## Stored data

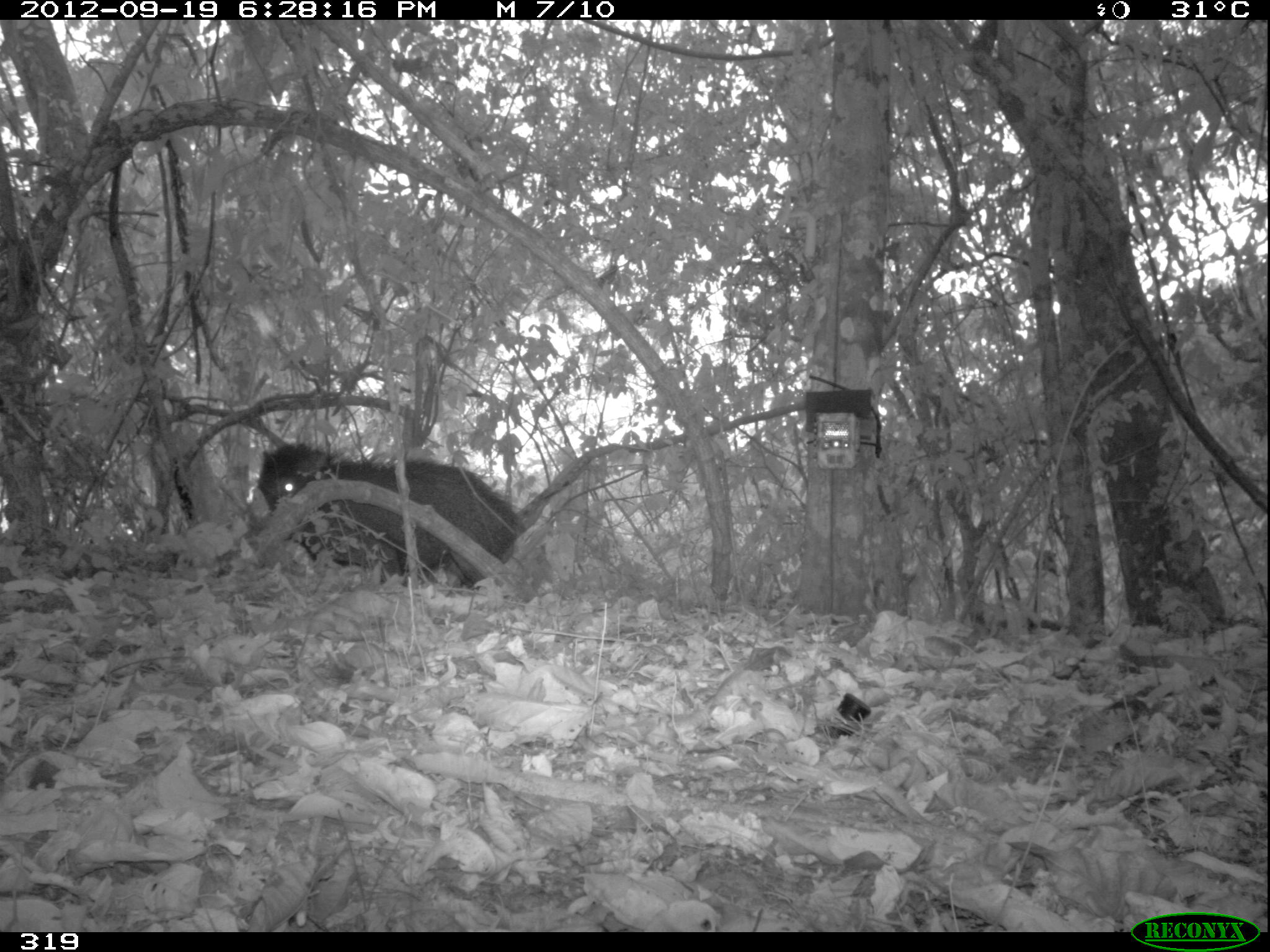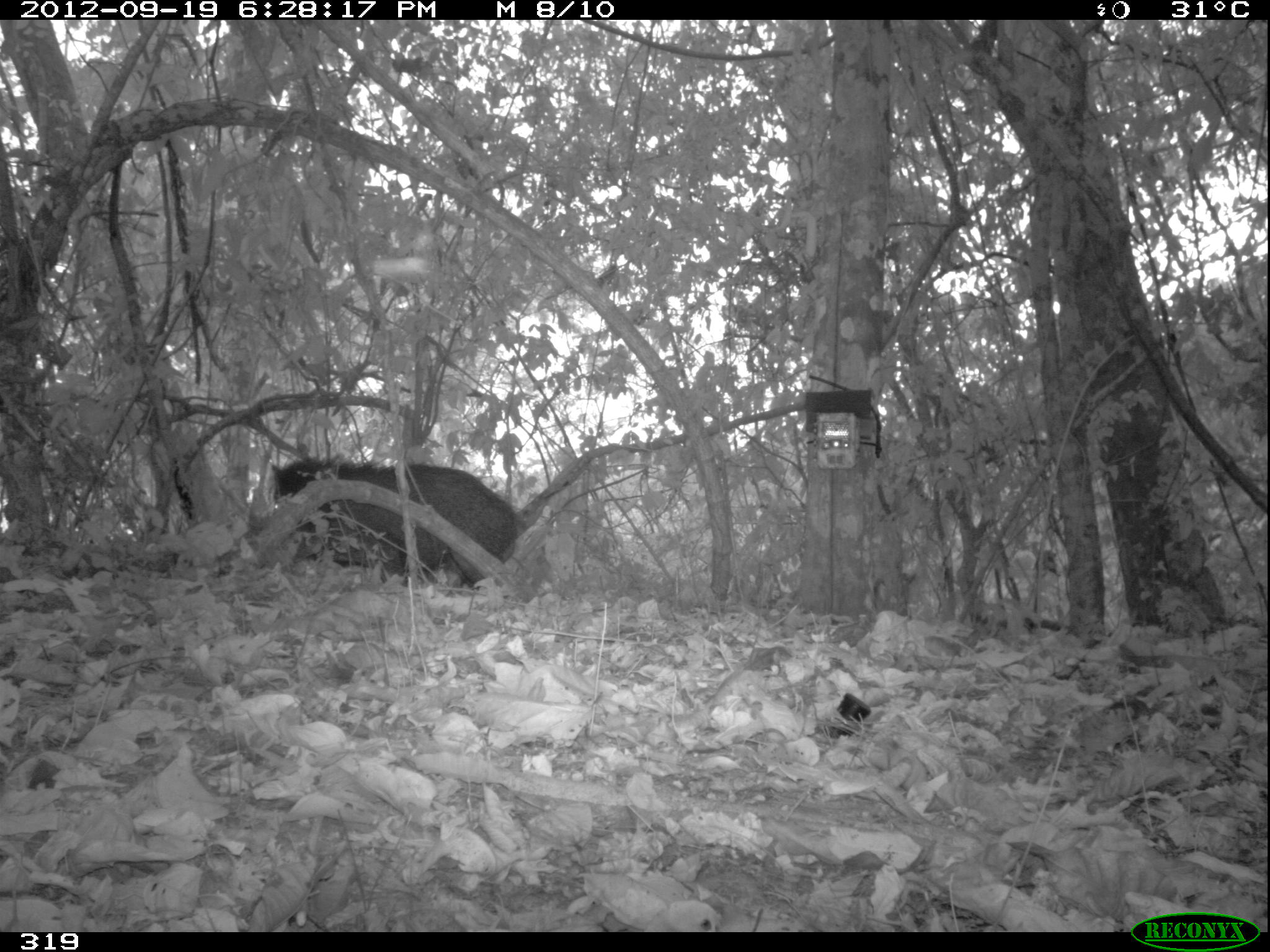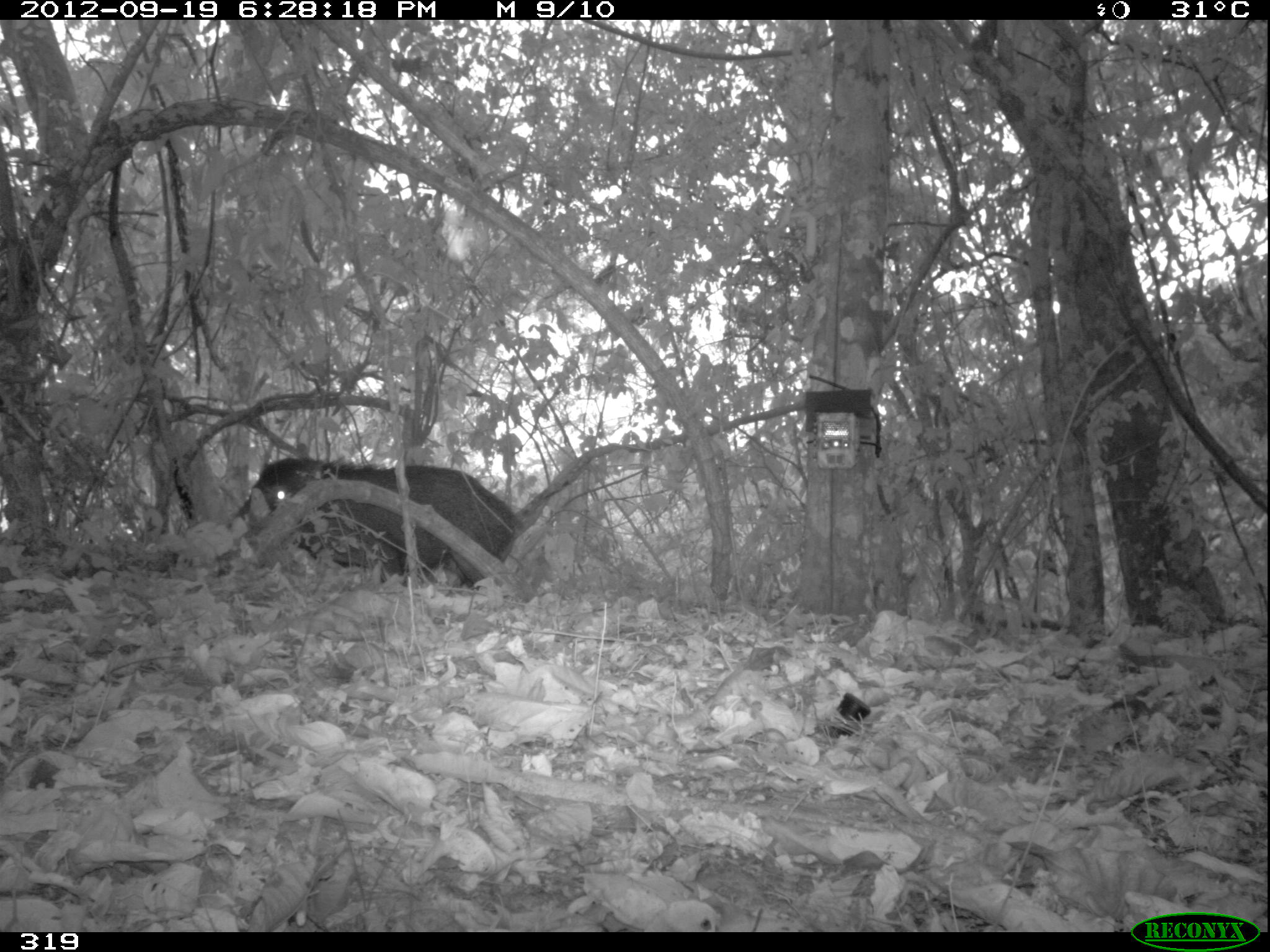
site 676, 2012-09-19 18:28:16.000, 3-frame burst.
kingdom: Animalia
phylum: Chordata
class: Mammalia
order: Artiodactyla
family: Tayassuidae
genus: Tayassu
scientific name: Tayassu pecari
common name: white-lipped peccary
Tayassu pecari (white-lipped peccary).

## DIRECTIONS
All of the records need repeating exactly, except for the pictures.

## EXPECTED OUTPUT
site 676, 2012-09-19 18:28:16.000, 3-frame burst.
kingdom: Animalia
phylum: Chordata
class: Mammalia
order: Artiodactyla
family: Tayassuidae
genus: Tayassu
scientific name: Tayassu pecari
common name: white-lipped peccary
Tayassu pecari (white-lipped peccary).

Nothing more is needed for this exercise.